■ Exercise prompt
From the line containing "From the alternatives" to the very last line, repeat everything exactly and add nothing else. Skip the pictures.

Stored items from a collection
◆ ◆ ◆

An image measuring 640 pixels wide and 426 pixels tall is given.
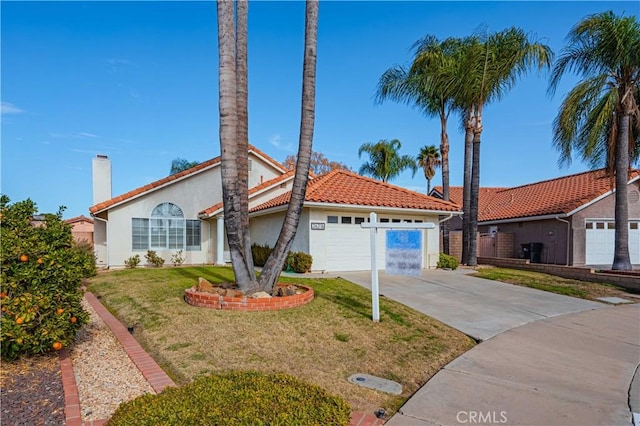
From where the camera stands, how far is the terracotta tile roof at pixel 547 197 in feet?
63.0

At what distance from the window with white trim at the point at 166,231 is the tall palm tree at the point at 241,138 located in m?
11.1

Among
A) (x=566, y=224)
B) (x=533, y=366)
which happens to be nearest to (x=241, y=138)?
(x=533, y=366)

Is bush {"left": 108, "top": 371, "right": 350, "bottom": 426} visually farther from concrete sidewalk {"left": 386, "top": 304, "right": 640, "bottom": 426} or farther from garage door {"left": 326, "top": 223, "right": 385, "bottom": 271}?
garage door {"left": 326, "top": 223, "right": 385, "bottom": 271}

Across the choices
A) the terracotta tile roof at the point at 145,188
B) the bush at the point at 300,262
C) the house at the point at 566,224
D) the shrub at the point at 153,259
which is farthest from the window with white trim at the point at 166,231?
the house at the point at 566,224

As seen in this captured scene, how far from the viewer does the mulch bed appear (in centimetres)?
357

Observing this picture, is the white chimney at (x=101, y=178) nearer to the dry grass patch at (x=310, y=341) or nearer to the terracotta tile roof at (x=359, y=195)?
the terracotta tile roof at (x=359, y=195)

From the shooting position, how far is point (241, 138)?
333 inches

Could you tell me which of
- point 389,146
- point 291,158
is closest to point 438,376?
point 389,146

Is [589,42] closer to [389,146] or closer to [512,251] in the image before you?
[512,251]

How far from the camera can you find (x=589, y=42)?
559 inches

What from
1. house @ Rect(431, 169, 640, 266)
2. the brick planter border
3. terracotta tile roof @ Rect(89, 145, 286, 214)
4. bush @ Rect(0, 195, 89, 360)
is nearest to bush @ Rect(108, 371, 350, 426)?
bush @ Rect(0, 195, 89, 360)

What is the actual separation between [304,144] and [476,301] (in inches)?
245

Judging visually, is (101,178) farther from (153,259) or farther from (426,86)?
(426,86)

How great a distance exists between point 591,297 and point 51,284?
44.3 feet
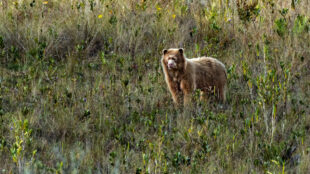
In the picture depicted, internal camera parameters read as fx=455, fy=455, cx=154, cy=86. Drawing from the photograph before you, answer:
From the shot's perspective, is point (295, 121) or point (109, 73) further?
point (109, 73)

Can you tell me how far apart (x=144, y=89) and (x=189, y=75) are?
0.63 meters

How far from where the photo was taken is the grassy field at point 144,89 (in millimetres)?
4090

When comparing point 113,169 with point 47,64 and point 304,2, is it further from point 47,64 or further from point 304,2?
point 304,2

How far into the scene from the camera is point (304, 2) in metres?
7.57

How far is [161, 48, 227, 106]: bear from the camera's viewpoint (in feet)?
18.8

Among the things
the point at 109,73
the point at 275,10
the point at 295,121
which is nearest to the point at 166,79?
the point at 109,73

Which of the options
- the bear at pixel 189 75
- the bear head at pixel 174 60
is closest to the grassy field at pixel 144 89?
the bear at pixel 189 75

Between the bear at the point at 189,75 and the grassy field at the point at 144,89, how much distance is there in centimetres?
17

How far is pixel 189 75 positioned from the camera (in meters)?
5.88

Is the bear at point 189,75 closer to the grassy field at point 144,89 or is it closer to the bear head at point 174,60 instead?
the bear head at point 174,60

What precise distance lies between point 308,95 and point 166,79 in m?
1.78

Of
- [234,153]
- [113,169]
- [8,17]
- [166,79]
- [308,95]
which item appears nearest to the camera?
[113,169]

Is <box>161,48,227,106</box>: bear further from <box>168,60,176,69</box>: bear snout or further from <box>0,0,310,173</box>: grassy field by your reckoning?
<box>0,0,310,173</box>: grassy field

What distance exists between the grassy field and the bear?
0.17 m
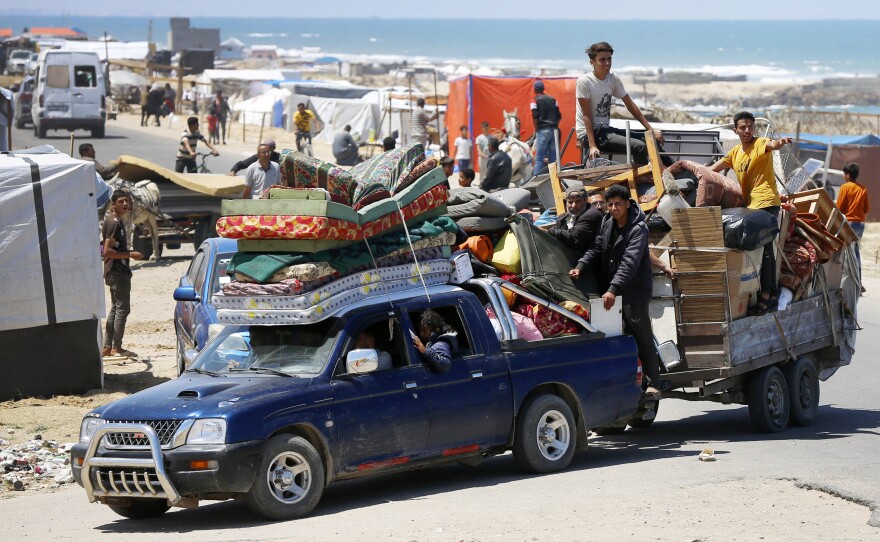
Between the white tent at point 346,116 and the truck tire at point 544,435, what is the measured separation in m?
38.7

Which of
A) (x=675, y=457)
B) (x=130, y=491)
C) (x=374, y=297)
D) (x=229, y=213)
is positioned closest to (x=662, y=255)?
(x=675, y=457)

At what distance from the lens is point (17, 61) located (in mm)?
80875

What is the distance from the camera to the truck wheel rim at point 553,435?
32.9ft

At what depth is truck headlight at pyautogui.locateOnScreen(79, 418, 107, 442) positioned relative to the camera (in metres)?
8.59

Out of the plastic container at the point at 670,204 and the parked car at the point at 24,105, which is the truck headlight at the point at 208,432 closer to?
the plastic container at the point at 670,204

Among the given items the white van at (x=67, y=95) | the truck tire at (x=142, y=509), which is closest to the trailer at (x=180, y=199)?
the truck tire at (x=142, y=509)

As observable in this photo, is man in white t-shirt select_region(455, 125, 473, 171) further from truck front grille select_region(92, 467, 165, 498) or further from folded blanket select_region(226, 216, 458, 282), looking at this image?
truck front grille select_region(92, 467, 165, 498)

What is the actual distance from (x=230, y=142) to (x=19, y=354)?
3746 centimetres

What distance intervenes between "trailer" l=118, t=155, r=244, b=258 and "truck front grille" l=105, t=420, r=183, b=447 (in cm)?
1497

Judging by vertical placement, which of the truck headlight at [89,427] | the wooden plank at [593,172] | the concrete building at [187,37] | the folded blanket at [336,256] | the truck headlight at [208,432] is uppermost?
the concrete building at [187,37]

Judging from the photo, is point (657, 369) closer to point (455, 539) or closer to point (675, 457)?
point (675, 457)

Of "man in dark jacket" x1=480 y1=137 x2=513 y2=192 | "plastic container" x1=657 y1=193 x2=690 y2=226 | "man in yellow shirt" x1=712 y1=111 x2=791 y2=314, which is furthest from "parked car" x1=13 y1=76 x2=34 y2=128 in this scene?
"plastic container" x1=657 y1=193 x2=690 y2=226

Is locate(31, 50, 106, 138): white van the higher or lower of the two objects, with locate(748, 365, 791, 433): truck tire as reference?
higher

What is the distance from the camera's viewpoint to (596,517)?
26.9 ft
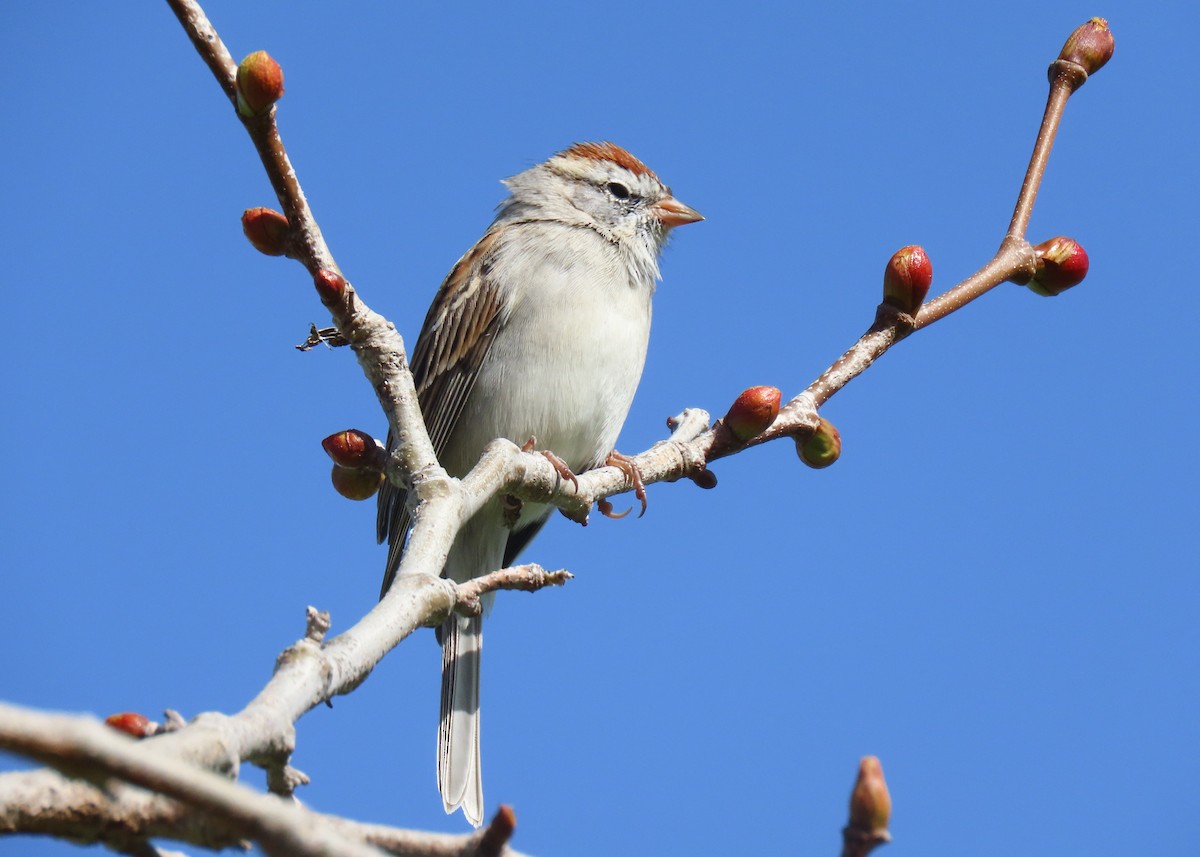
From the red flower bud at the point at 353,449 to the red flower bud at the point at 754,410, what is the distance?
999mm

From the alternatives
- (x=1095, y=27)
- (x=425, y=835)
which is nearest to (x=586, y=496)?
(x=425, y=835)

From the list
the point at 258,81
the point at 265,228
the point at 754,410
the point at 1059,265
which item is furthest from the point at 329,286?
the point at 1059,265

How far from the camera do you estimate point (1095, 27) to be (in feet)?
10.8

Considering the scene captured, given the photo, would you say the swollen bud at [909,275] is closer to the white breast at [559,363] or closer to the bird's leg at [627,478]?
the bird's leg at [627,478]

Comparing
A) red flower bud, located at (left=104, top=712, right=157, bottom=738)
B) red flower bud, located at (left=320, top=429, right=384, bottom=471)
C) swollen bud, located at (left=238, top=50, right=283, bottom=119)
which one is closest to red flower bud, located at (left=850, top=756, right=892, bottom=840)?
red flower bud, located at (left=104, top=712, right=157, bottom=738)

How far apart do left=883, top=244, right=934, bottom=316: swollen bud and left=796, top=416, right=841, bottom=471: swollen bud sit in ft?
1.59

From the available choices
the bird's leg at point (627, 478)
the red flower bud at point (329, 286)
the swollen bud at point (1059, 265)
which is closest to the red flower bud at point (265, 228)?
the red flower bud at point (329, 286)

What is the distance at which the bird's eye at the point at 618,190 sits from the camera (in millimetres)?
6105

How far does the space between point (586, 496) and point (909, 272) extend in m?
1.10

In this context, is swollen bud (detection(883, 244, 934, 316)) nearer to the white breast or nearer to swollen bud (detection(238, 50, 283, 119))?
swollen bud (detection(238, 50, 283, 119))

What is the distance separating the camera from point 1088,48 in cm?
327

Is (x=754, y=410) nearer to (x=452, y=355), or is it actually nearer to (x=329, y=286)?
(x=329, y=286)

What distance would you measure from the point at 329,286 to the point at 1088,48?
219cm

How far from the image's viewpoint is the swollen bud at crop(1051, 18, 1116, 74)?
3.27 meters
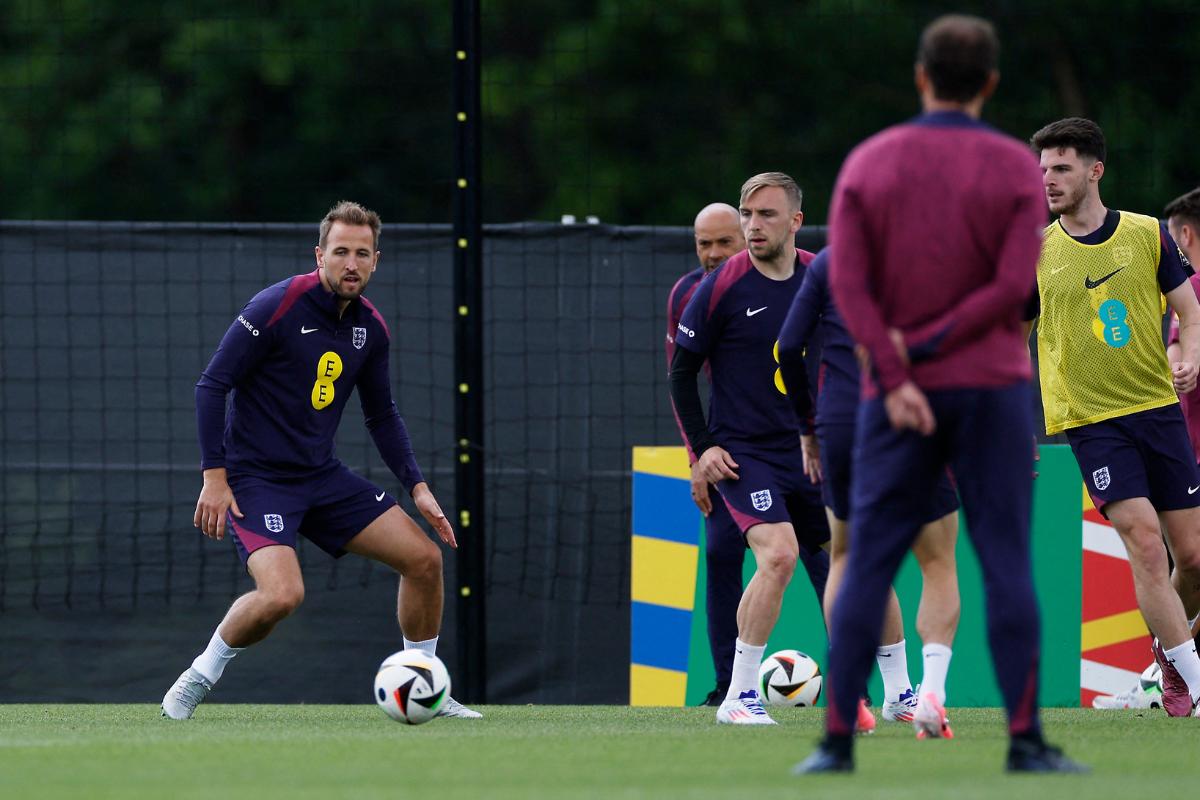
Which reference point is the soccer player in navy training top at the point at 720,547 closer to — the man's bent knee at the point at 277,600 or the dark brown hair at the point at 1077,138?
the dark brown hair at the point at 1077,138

◆ ◆ ◆

■ Complete answer
From the alternatives
- (x=1095, y=27)
- (x=425, y=835)
which is nearest to (x=586, y=496)?
(x=425, y=835)

From the list
the point at 258,81
the point at 265,228
the point at 754,410
the point at 1059,265
which item is furthest from the point at 329,286?
the point at 1059,265

How far from the camera do you estimate point (1095, 27) to be (in feet)?
10.8

Considering the scene captured, given the photo, would you say the swollen bud at [909,275] is closer to the white breast at [559,363] or closer to the bird's leg at [627,478]?
the bird's leg at [627,478]

Comparing
A) red flower bud, located at (left=104, top=712, right=157, bottom=738)
B) red flower bud, located at (left=320, top=429, right=384, bottom=471)
C) swollen bud, located at (left=238, top=50, right=283, bottom=119)
which one is closest to red flower bud, located at (left=850, top=756, right=892, bottom=840)?
red flower bud, located at (left=104, top=712, right=157, bottom=738)

How far apart do left=883, top=244, right=934, bottom=316: swollen bud and left=796, top=416, right=841, bottom=471: swollen bud sit in ft?
1.59

From the available choices
the bird's leg at point (627, 478)
the red flower bud at point (329, 286)
the swollen bud at point (1059, 265)
which is closest to the red flower bud at point (265, 228)?
the red flower bud at point (329, 286)

What is the distance at which the bird's eye at the point at 618,190 sits from the camera (in millimetres)?
6105

How far does the space between point (586, 496) and point (909, 272) extend in m?
1.10

In this context, is swollen bud (detection(883, 244, 934, 316)) nearer to the white breast or nearer to swollen bud (detection(238, 50, 283, 119))?
swollen bud (detection(238, 50, 283, 119))

What is the distance separating the camera from point 1088,48 in cm?
327

Is (x=754, y=410) nearer to (x=452, y=355), or is it actually nearer to (x=329, y=286)?
(x=329, y=286)

What distance would you measure from the point at 329,286 to the point at 1088,48?
219cm

How far from the image's viewpoint is the swollen bud at crop(1051, 18, 1116, 74)?
3.27 meters
Which reference point is the soccer player in navy training top at the point at 720,547 closer to — the man's bent knee at the point at 277,600 or the dark brown hair at the point at 1077,138?
the dark brown hair at the point at 1077,138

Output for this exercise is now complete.